ITEMS:
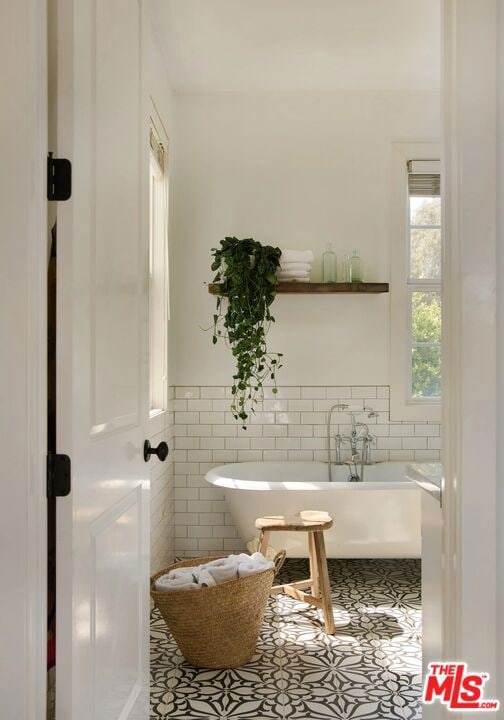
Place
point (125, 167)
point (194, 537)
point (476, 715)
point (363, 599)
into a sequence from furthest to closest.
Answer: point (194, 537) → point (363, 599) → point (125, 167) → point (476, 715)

...

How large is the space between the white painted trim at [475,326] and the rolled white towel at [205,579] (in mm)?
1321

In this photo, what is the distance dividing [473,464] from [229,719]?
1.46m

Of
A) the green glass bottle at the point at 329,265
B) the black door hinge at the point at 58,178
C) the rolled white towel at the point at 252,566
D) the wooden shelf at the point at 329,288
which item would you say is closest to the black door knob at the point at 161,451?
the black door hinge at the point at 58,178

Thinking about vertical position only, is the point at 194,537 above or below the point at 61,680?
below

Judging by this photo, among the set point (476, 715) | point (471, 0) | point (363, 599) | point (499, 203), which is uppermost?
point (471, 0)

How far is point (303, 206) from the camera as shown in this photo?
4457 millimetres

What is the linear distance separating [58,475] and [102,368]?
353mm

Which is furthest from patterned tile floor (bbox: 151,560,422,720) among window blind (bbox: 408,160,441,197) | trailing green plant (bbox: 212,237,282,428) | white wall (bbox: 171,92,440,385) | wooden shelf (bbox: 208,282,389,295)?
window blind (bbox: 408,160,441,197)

REQUIREMENT:
Count the lines in the data above that contain the string "furthest". Give only the number.

THE SOLUTION:
2